» Tareas
a) Cita literalmente el pasaje del fragmento sobre el claustro de Mas del Vent que va desde "Gracias al interés" hasta "del siglo XII.", ambos incluidos.
b) Según el fragmento sobre el claustro de Mas del Vent, ¿de qué claustro proceden los sillares hallados en esa finca?

» Fragmento de origen
────────────────

Gracias al interés y a la
dedicación de un profesor de historia del arte medieval de la universidad de
Girona, Gerardo Boto, especializado en el análisis de la plástica románica, se
ha podido establecer, que el hermoso claustro románico hallado en la finca Mas
del Vent de esa ciudad catalana, no se trata de una falsificación, de una
imitación, de un falso histórico, como aseguraban tajantemente los técnicos de
la Generalitat Catalana cuando afirmaban que las galerías de estilo románico eran
una simple recreación actual con algunos elementos del siglo XII.
Este profesor, ha podido
determinar que cada uno de sus sillares, en perfecto estado de conservación,
proceden del claustro de la catedral vieja de Salamanca, derruida a causa del
terremoto de Lisboa de 1755. Afortunadamente el Cabildo Catedralicio decidió
desmontar los pilares y cada uno de los sillares, dado su excelente estado de
conservación, con el objeto de montarlos posteriormente, lo cual resulta
absolutamente loable y sumamente de agradecer a aquellas gentes que tomaron
semejante decisión, si tenemos en cuenta que nos encontrábamos en el siglo
XVIII.
En 1785 se decidió reconstruir
el claustro de la catedral, pero dadas las preferencias de entonces, se llevó a
cabo en el estilo Neoclásico que imperaba en el momento, por lo que se tomó la
decisión de numerar y almacenar los elementos del antiguo claustro románico con
la intención de venderlos. Posteriormente acabaron en Madrid en 1931, en Ciudad
Lineal, para finalmente ser adquiridas por un alemán que las instaló definitivamente
en su finca de Mas del Vent de Girona, acabando un periplo que comenzó ocho
siglos atrás.
Me congratulo sinceramente por
el hecho de tener la certeza de que estos valiosísimos restos que conforman un
claustro casi completo, son auténticos y no una vulgar imitación como
aseguraban los técnicos de la Generalitat Catalana. Acuden a mi mente los
recuerdos de la ingente cantidad de edificios históricos, de pequeño tamaño
como tantas preciosas ermitas, iglesias y otras reliquias del pasado, que han
sido abandonadas a su suerte, vendidas por inaprensivos sin escrúpulos,
olvidadas o desvalijadas, tanto en Castilla, donde resulta descorazonador la
pérdida de un numeroso patrimonio, como en otros lugares de España, reflejando
de esta manera un penoso interés por la cultura por parte de quienes tenían la
obligación de defender a toda costa el legado de nuestros antepasados.

────────────────

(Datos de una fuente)
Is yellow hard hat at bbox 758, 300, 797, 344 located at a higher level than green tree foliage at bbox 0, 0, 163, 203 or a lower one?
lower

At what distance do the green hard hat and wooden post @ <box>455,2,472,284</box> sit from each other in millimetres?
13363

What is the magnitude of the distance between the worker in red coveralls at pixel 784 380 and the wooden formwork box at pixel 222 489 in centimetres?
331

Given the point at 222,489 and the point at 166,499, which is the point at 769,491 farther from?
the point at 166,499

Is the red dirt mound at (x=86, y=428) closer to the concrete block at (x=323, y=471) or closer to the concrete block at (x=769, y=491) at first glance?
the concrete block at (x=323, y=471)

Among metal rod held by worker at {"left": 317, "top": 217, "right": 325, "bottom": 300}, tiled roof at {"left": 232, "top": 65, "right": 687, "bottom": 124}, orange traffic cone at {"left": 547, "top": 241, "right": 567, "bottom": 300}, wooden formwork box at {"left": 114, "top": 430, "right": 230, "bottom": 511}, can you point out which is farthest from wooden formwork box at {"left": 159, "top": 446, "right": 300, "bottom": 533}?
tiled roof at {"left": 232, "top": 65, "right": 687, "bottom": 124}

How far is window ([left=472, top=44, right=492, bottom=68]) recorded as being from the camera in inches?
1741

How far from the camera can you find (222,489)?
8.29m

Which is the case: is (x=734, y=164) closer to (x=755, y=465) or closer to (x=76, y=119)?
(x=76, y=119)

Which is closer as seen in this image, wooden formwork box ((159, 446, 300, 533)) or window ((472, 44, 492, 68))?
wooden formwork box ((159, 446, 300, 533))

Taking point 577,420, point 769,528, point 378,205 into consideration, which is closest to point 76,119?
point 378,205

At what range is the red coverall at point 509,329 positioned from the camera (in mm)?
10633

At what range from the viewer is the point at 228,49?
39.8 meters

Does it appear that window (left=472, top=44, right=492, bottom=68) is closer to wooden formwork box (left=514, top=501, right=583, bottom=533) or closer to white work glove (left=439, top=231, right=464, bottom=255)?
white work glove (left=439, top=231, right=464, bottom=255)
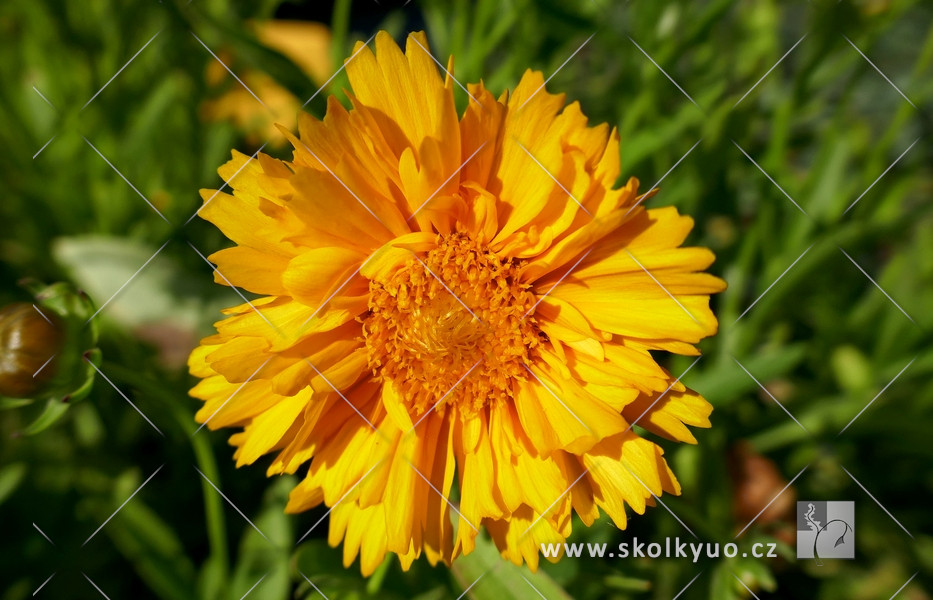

────────────────

» Resultados finales
a)
Gracias al interés y a la
dedicación de un profesor de historia del arte medieval de la universidad de
Girona, Gerardo Boto, especializado en el análisis de la plástica románica, se
ha podido establecer, que el hermoso claustro románico hallado en la finca Mas
del Vent de esa ciudad catalana, no se trata de una falsificación, de una
imitación, de un falso histórico, como aseguraban tajantemente los técnicos de
la Generalitat Catalana cuando afirmaban que las galerías de estilo románico eran
una simple recreación actual con algunos elementos del siglo XII.

b) Del claustro de la catedral vieja de Salamanca.